The next morning the wagon train party found the mail scattered along the trail near Nolin’s mutilated body and dead horse. They dug a shallow grave with their hay forks and buried him near the site of the present day monument in Sturgis. Nolin’s remains were later moved to Bear Butte Cemetery.

            A day after Nolin’s was killed Rev. Henry Weston Smith set out on a 10-mile walk, leaving a note on his cabin door: “Gone to Crook City to preach, and if God is willing, will be back at three o’clock.”   

Walking was the usual mode of transportation for the Methodist missionary. He walked beside a wagon train from Cheyenne to the Black Hills earlier that year, preaching his first sermon in Custer City. The crowded dirt main street in Deadwood was his church, a fact later pointed out by Captain C. V. Gardner.

            In the years past I have noted in the press many statements regarding incidents connected with the man known as Preacher Smith. Most of them are pure romance.  … how he used to go into the saloons and pray are pure fiction. I never saw him in a saloon, and I am sure he never was. He preached frequently in Deadwood, generally in front of Bent and Deetken’s drug store or in front of my store.  … in those days the town had 3,000 to 4,000 people, located mostly on one street, and he had no trouble in securing an audience. He was a man about 6 feet tall, with a fine physique and I should say 40 years old. He was very quiet and unassuming in manner. I know nothing of his past life, as he never volunteered to tell me and it was not wise in those days to inquire too closely into a man’s antecedents.

           Friends concerned about Indian danger warned the missionary against attempting a solitary walk to Crook City and pleaded with him to carry a gun. “The Bible is my protection. It has never failed me yet,” he told them.

          Preacher Smith never returned from Crook City. His body was found on the trail, hands clutching his Bible and blood-stained notes for his sermon in his pocket.

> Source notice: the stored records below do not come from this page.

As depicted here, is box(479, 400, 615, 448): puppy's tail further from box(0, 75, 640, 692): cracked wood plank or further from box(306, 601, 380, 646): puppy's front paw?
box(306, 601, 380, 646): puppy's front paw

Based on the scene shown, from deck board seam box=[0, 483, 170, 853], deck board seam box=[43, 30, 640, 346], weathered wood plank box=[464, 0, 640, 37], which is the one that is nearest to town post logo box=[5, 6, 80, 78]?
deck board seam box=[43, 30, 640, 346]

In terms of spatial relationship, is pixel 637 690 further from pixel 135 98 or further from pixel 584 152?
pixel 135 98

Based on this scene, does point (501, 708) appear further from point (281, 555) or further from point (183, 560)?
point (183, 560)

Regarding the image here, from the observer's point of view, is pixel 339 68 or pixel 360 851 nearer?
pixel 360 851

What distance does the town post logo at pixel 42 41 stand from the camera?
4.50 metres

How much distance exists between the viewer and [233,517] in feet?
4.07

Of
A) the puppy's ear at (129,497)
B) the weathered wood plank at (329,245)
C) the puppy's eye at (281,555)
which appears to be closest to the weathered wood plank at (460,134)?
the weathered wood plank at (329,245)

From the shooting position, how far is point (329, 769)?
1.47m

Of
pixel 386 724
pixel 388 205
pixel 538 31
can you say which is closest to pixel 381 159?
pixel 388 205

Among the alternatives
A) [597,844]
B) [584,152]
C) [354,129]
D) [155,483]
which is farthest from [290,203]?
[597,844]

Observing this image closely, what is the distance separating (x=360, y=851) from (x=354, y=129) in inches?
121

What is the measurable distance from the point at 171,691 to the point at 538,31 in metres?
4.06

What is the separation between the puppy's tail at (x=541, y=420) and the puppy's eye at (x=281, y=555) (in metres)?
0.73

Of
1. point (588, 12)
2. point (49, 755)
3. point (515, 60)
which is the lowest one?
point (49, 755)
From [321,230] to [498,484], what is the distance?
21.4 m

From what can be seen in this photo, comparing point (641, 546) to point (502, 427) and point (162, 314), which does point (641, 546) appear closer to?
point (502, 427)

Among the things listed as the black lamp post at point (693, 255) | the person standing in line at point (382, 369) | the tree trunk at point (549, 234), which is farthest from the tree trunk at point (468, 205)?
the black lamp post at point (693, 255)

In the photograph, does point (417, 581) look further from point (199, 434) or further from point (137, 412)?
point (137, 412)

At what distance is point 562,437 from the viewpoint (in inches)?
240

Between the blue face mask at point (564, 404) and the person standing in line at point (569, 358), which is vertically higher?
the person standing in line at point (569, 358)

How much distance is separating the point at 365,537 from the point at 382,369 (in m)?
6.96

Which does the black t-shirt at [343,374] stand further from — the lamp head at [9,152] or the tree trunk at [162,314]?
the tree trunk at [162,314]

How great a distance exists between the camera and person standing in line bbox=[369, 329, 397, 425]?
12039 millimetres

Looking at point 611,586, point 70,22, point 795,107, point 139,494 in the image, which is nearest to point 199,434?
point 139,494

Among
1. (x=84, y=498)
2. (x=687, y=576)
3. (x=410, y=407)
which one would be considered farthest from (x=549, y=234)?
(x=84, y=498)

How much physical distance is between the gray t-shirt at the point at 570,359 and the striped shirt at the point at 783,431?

          The Preacher Smith monument on Highway 85 north of Deadwood was erected in 1914 by the Black Hills Society of Pioneers.Sheriff Seth Bullock described Rev. Smith’s death in his August 21 letter to Rev. J. S. Chadwick in Louisville, Kentucky: 

           It becomes my painful duty to inform you that Rev. H. Weston Smith was killed by the Indians yesterday (Sunday) a short distance from this place. He had an appointment to preach here in the afternoon, and was on his way from Crook City when a band of Indians overtook him and shot him. His body was not mutilated in any way, and was found in the road a short time after the hellish deed had been done. His death was instantaneous as he was shot through the heart. His funeral occurred today from his home in this town. Everything was done by kind hands, that was possible under the circumstances, and a Christian burial given him. I was not personally acquainted with Mr. Smith, but knew him by reputation, as an earnest worker in his Master’s Vineyard. He has preached here on several occasions, and was the only minister in the Hills. He died in the harness and his memory will be always with those who knew him. A letter from you which I found in his home causes me to convey this sad intelligence to you.

         Also killed near Crook City on that tragic August day, Charles Mason was buried in a separate wooden coffin in the same grave as Preacher Smith. Although his death was attributed to Indians, some historians have theorized  Preacher Smith may have been killed by lawless whites.

          The missionary’s body was later moved to the new Mount Moriah cemetery where a life-size statue placed on his grave in 1891 was eventually destroyed by vandals. In 1914 the Society of Black Hills Pioneers erected a monument on the Deadwood-Spearfish road, not far from where his body was found.